In terms of annualized new premiums, individual life insurance sales increased by 15% in the third quarter of 2025, reveals LIMRA’s report, Canadian Individual Life Insurance Sales.
According to LIMRA’s quarterly sales survey, the source of this report, new premiums reached $562 million in the third quarter of 2025, compared to $478 million in the third quarter of 2024. The third-quarter 2025 results show that growth has accelerated since the beginning of the year.
In the second quarter of 2025, sales in terms of premiums increased by 9% compared to the second quarter of 2024. In the first quarter of 2025, they climbed by 13% compared to the same quarter of 2024.
Since the beginning of 2025, individual life insurance sales annualized premium reached $1.6 billion, compared to $1.4 billion during the same period in 2024. This represents a 14.3% increase in 2025. New life insurance premium in the third quarter of 2025 mark the fifth consecutive quarter of growth in annualized premium in Canada.
Policy numbers on the rise
"Total policy growth has improved 9% year over year." - Catherine Theroux
The number of policies sold during the first three quarters of 2025 rebounded. “According to our sales study, total policy growth has improved 9% year over year,” Catherine Theroux, spokesperson for LIMRA, told the Insurance Portal.

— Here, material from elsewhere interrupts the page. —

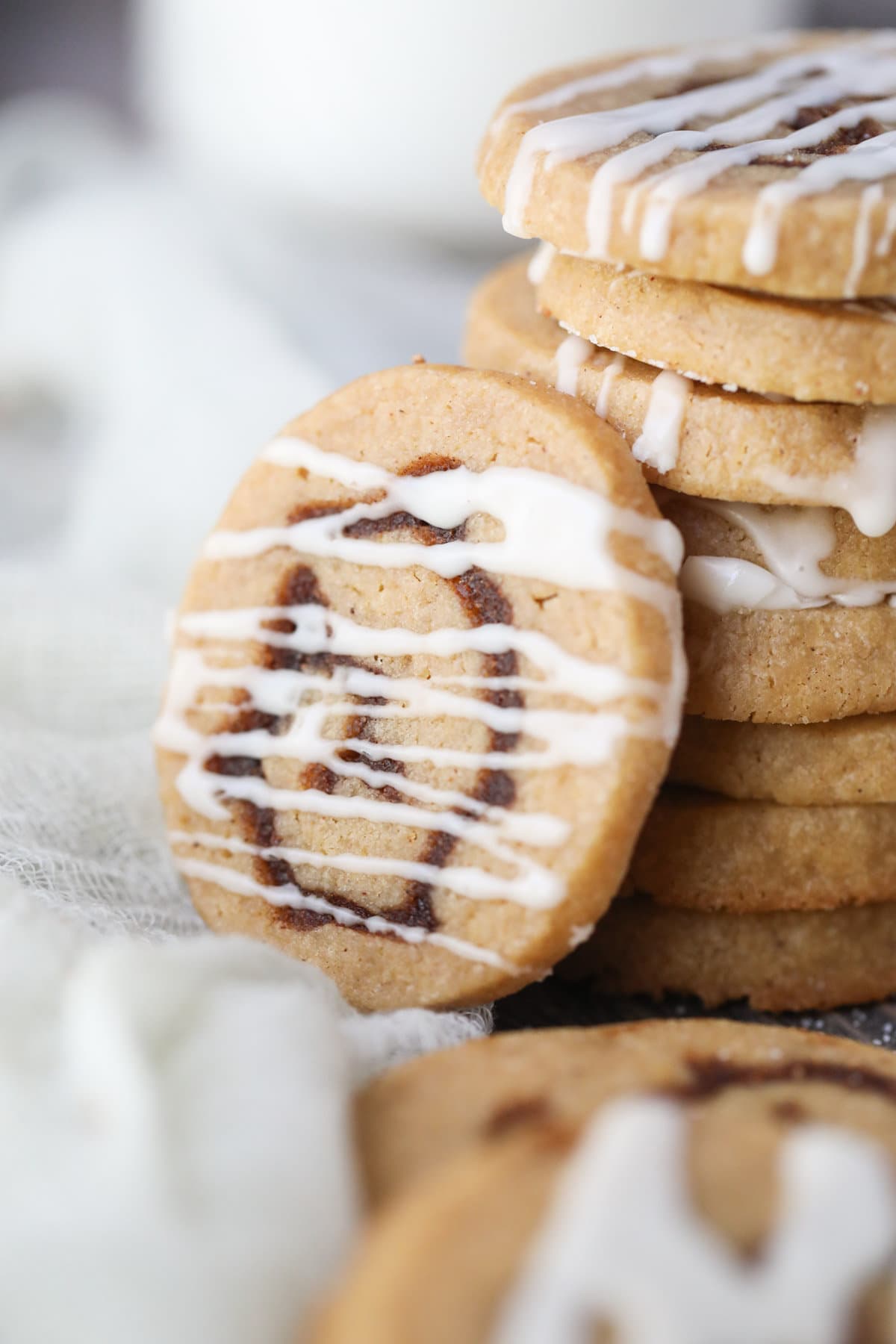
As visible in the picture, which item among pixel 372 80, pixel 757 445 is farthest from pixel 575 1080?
pixel 372 80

LIMRA’s report for the third quarter of 2025 reveals that the Canadian industry sold 513,921 policies from January 1 to September 30 of the current year. It will need to sell more than 100,00 policies in the fourth quarter of 2025 to match 2024 when 635,067 policies were sold.
The number of policies sold in 2024 had decreased by 5% compared to 2023, as reported by the Insurance Portal on June 12, 2025. It should be underlined that this present article deals with a dataset prepared exclusively by LIMRA for the Insurance Portal. For this exclusive dataset, the organization combined the results collected from companies that participate in its surveys with those from companies that do not.
As for LIMRA's survey for the third quarter of 2025, the following insurers participated: Assumption Life, Beneva, BMO Insurance, Canada Life, Knights of Columbus, Co-operators Life, Blue Cross Life, Desjardins Financial Security, Empire Life, Equitable, Foresters Financial, iA Financial Group, ivari, Manulife, RBC Insurance, Securian Canada, Sun Life, and Wawanesa Life.
Among other things, the absence of Combined Insurance (a subsidiary of Chubb), Humania Assurance, Primerica Life, Serenia Life, and UV Insurance is noteworthy.
Whole life insurance: a premium magnet
Whole life insurance continues to attract the majority of new annualized premiums written in the Canadian market. In the first three quarters of 2025, this product accounted for more than two-thirds of total individual life insurance premiums written in Canada.
In terms of the number of policies sold, term life insurance is proving to be the most popular. In this respect, it significantly outpaced whole life and universal life insurance in the period from January 1 to September 30, 2025.
Often outpaced by whole life insurance in premium growth, universal life insurance experienced a strong third quarter of 2025. It surpassed whole life insurance by two percentage points compared to the third quarter of 2024.
At the end of the first three quarters of 2025, its growth, compared to the same period in 2024, puts universal life almost neck and neck with that of whole life.
Among the various distribution channels explored in the LIMRA survey, career agencies and securities firms (national accounts) vied for the strongest premium growth in the third quarter of 2025, compared to the same period in 2024. They also dominated premium growth between January 1 and September 30, 2025, compared to 2024.